## START Records for the task

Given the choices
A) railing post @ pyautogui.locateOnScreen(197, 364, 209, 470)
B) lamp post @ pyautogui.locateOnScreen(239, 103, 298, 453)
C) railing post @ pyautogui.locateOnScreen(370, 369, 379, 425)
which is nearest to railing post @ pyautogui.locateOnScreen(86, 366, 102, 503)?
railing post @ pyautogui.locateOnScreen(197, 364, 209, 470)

## END Records for the task
## START Records for the task

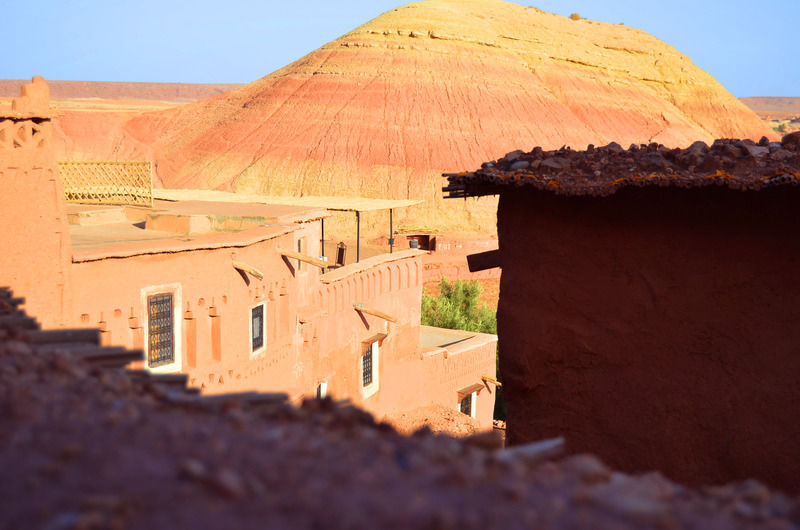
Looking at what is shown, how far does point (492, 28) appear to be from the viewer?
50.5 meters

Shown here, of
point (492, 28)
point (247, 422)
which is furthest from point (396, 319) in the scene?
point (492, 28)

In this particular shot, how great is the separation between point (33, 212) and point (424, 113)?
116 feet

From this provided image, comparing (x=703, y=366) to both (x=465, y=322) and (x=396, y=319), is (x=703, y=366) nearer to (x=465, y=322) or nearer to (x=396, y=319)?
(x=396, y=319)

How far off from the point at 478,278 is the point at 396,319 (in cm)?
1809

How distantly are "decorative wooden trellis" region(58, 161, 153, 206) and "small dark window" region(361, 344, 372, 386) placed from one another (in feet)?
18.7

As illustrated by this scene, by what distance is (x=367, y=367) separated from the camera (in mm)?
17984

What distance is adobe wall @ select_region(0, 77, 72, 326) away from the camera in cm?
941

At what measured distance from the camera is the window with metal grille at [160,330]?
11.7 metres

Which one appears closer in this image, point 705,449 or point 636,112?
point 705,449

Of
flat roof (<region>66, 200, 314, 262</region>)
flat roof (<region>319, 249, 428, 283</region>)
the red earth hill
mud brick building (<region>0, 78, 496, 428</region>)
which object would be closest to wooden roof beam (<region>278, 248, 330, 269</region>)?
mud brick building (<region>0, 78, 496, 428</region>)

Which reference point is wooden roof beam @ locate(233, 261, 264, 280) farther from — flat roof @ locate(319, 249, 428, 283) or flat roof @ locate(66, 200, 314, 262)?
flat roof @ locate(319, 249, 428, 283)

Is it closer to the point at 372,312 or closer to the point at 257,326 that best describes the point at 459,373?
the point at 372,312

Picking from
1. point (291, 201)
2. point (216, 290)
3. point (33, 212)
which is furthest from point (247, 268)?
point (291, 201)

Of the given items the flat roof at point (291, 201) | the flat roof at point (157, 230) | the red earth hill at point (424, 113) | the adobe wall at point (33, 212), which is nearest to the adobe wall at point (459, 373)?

## END Records for the task
## START Records for the task

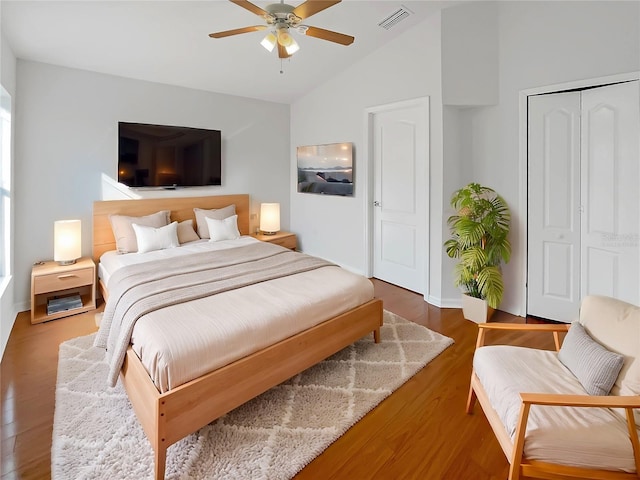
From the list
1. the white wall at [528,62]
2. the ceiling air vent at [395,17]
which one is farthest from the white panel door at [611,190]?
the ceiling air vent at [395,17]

## END Records for the task

Set problem: Locate every line in the rows above that contains the word "this" and copy each such line in full. Treat matches as case-sensitive.

Solution to the exercise:
In this particular shot, how great is the separation between point (33, 212) and point (424, 113)?
From this provided image, comparing (x=703, y=366) to both (x=465, y=322) and (x=396, y=319), is (x=703, y=366) nearer to (x=465, y=322) or nearer to (x=396, y=319)?
As illustrated by this scene, by what distance is (x=367, y=367) separated from the camera (in mm)?
Which one appears closer in this image, point 705,449 or point 636,112?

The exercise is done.